Local variations of OU patterns

To analyze local variations of OU in bacterial genomes, the sliding window approach was used. 163 bacterial chromosomes of eubacteria and archaea published in the NCBI database were analyzed. Local OU patterns were calculated for 8 kb genome fragments with 2 kb sliding windows [6]. Fig. 2 shows the distances D of local n0_4 mer patterns in three selected bacterial genomes: E. coli K12, P. putida KT2440 and B. subtilis 168 chromosomes. Genomic regions termed the 'core sequences' were characterized by OU patterns being similar to the global pattern of the chromosome. However, multiple genomic loci with alternative OU patterns that can make up more than 10% of the whole genome [11] were also detected in the three tested bacterial genomes (Fig. 2). Locally deviant OU patterns were found to comprise of heterogeneous subsets of parasitic and recent foreign DNA, ancient genes for ribosomal constituents (RNAs and proteins), multidomain genes and non-coding sequences with multiple tandem repeats.

thumbnailFigure 2. Distances D between local n0_4 mer patterns and the global n0_4 mer patterns in the A)E. coli K12; B)P. putida KT2440 and C)B. subtilis 168 chromosomes. Local patterns were calculated for the sequence fragments of 8 kbp with sliding windows of 2 kbp. The 90% confidence interval of D values is depicted by horizontal lines. The loci with D-values exceeding the genomic confidence interval are considered as gene islands. The abscissa indicates the coordinates of the bacterial chromosomes as they were published in the NCBI database [27].

These functionally and evolutionarily unrelated subsets of atypical genomic loci were differentiated by the other OU statistical parameters: OUV and PS. These parameters often exhibited extreme values in detected atypical regions, however, their profiles were not congruent to each other.
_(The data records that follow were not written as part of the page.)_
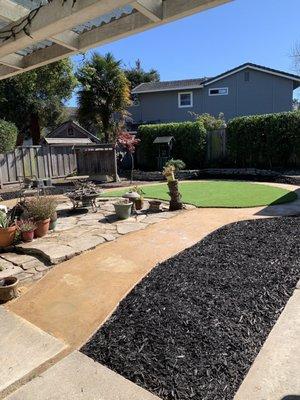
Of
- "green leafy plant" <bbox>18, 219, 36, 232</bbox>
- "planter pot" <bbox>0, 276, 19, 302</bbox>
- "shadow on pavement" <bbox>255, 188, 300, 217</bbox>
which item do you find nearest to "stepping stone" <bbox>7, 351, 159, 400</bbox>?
"planter pot" <bbox>0, 276, 19, 302</bbox>

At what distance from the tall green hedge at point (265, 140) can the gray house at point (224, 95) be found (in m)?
7.63

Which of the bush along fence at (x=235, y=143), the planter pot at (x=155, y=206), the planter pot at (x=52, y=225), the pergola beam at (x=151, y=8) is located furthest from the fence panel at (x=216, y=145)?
the pergola beam at (x=151, y=8)

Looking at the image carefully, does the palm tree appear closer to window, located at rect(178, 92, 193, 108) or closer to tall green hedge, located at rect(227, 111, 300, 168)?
window, located at rect(178, 92, 193, 108)

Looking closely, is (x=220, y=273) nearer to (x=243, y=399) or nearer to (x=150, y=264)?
(x=150, y=264)

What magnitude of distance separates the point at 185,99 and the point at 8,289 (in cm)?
2197

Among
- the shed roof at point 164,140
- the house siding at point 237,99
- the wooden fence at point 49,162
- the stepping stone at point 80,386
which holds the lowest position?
the stepping stone at point 80,386

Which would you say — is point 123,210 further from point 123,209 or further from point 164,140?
point 164,140

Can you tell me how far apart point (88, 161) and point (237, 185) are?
6.33 meters

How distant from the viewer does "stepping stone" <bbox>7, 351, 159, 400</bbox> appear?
224cm

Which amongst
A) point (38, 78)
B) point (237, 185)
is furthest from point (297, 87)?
point (38, 78)

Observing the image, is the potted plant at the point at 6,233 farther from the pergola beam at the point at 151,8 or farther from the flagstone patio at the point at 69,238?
the pergola beam at the point at 151,8

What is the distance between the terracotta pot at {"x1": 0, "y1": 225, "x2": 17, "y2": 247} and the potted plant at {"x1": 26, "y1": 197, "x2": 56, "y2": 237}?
498mm

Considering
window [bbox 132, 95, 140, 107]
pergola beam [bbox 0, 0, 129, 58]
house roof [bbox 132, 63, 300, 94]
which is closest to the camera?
pergola beam [bbox 0, 0, 129, 58]

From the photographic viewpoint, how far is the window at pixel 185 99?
23.6 m
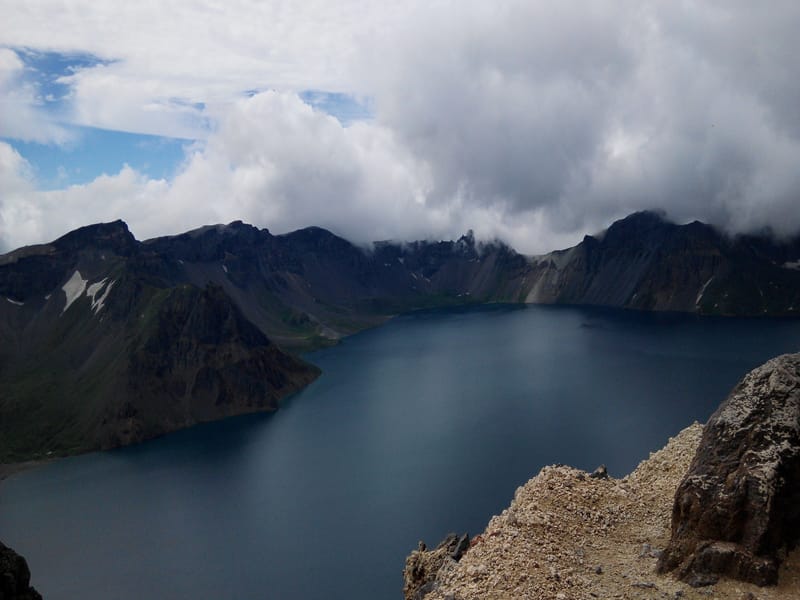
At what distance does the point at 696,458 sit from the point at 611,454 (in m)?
72.0

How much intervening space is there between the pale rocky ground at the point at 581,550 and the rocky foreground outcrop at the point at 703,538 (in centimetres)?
4

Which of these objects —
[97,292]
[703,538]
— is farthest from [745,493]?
[97,292]

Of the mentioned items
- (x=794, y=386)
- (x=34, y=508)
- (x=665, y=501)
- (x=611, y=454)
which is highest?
(x=794, y=386)

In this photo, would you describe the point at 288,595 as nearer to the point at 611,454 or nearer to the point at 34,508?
the point at 611,454

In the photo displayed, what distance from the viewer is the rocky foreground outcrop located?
18.6 meters

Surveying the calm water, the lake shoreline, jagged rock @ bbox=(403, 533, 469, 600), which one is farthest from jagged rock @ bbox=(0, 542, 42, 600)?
the lake shoreline

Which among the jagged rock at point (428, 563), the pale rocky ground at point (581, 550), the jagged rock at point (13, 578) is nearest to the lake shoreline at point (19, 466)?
the jagged rock at point (13, 578)

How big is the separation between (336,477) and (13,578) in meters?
69.8

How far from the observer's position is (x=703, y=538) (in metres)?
19.5

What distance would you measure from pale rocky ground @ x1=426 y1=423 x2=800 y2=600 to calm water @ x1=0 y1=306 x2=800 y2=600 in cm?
4077

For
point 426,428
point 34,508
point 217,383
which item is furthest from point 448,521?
point 217,383

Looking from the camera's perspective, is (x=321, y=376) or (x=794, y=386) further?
(x=321, y=376)

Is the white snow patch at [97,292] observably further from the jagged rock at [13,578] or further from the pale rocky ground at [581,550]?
the pale rocky ground at [581,550]

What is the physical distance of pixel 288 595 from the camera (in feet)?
205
For example, consider the two adjacent gene islands in the P. putida KT2440 genome from 160 kbp to 240 kbp (Fig. 3). The first region (coordinates 170,815 – 180,000 bp) comprises of two tandem operons for ribosomal RNAs (rrnA-rrnA') [12], while the second 26,045 bp sequence covers the largest P. putida gene PP0168 encoding the surface adhesion protein [11]. Both regions were recognized by alternative OU patterns (maximal D:n0_4 mer were 59% and 37.5%, respectively, see Figs. 2 and 3). Notably, OUV:n1_4 mer has its genomic minimum (0.08) in the first region but its genomic maximum (0.88) in the second region, whereas PS:n0_4 mer is maximal (74.7%) in the first region and it is closer to the average level (47.5%) in the second region. This example illustrates that the combination of several OU pattern parameters may be useful for the differentiation of unrelated gene subsets.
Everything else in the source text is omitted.